The risk is there and it is very serious. Supply chain resilience is not a slogan, but a necessary condition for the resilience of the entire industrial system. It is true that an extended approach introduces complexity, especially when it involves critical or strategic suppliers, but it is an unavoidable complexity, and to give up on it would mean accepting structural vulnerabilities that sooner or later emerge. It is a responsibility that cannot be delegated only to technical functions, but must be taken on in the company at top management level.

The gap between large companies and SMEs on security has been known for years, but it seems to be widening: what levers can reduce it?

We cannot allow this security gap between large companies and SMEs to become a structural vulnerability factor for the industrial system in Italia. Supply chains are interdependent and the overall level of security is determined by their weakest link: strengthening the security of SMEs therefore becomes a national interest. Alongside market levers, however, concrete public instruments are needed, and there is no shortage of examples, including recent ones, in this sense. I am thinking, for example, of the hyper-amortisation, which allows an increased deduction of up to 180% for investments in digitalisation and security, and the ZES Unica, which provides tax credits of up to 60% for eligible areas in southern Italia. In any case, these are interventions that must be understood as a systemic investment and not as mere extemporaneous fulfilment.

Will regulatory pressure burden smaller suppliers with costs and complexities that are difficult to bear, instead of strengthening the supply chain?

Yes, the risk that regulation becomes an unbearable burden for smaller suppliers exists. Regulation can only become an element of strength for the supply chain if it is supplemented with what is currently lacking, i.e. a control system for the effective application of the rules. In the absence of this element, the risk is only formal compliance, oriented towards being 'in compliance' rather than reducing the real risk. An effective control system, on the other hand, can push companies to invest in concrete measures, with tangible benefits for the entire supply chain. I use this estimate to explain the concept more concretely: compliance with NIS2 will cost companies an average of around EUR 283,000, but studies predict a positive return as early as the second year, with a reduction in incidents of 6% per year. Real security arises when compliance becomes a tool, not a goal.

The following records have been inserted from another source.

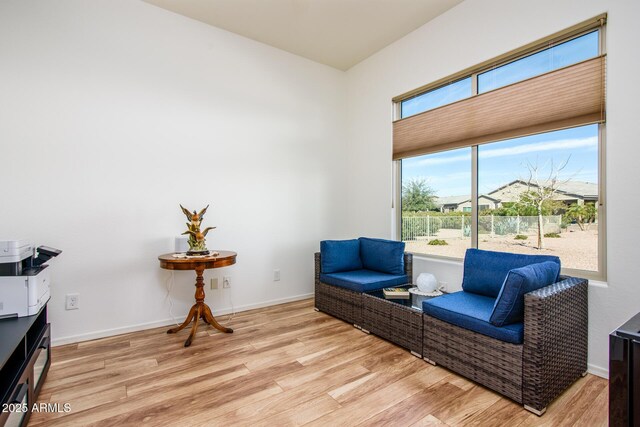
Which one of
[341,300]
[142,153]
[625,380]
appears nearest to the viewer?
[625,380]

The convergence of physical and cyber security is often evoked, but in practice organisations remain divided into silos. Is it a problem of technology, skills or an underdeveloped managerial culture?

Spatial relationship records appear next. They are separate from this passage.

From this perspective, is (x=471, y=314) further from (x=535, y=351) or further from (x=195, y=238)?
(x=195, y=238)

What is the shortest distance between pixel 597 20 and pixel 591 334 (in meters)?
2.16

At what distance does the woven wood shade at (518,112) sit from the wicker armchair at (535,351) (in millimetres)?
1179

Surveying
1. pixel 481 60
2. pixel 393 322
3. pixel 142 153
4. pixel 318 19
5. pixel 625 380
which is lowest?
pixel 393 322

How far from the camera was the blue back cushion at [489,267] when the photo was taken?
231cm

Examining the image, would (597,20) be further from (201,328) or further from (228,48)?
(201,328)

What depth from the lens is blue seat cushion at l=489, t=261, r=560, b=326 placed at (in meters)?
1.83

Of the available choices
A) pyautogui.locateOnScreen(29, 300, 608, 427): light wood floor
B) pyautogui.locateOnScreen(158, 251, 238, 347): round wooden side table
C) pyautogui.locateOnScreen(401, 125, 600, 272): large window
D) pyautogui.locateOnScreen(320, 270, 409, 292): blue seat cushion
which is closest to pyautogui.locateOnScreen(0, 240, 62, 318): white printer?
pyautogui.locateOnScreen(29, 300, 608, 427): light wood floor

It is not a problem of technology: today there are already mature solutions for a truly convergent approach, the real limitation is cultural and managerial, before that of skills. In 2024, Italian companies spent more than 2 billion euros on cybersecurity, in 2025 more than 2.2 billion, and yet, attacks have increased. Why? Because security continues to be treated as a sum of separate domains, entrusted to different functions, without a unified responsibility for risk. Instead, convergence requires a paradigm shift: reading security as a governance and business continuity issue, supported by transversal skills capable of integrating physical, cyber and OT. As long as responsibility remains fragmented, security effectiveness will also remain fragmented.

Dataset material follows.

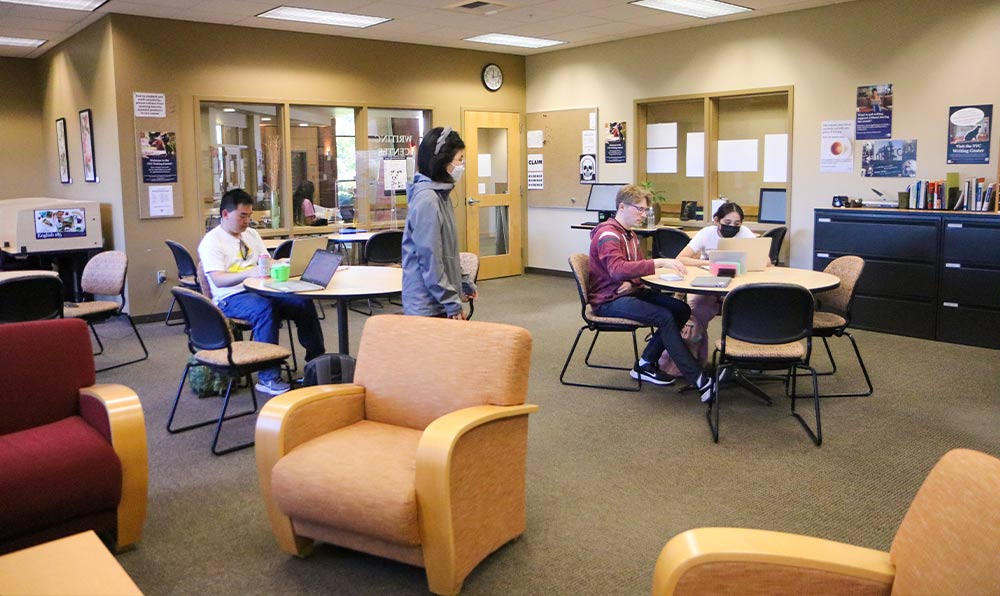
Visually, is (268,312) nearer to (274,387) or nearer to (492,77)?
(274,387)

Last question: the adoption of AI and data-driven models promises greater predictive power, but also introduces new risks. Is there a danger of creating systems that are opaque and difficult to govern?

The first focus should be on how these models are adopted. It is crucial that the introduction of artificial intelligence is framed within clear processes and procedures that precisely assign roles and responsibilities to those who design these systems and those who use them. In this context, rather than creating opacity, AI and data-driven models represent an opportunity to increase top management awareness. Historically, it has always been difficult to make the economic impact of a cyber risk understandable, today AI finally makes it possible to represent it in a quantitative and tangible way. The real risk is not posed by artificial intelligence, but by making strategic decisions without the necessary data and visibility.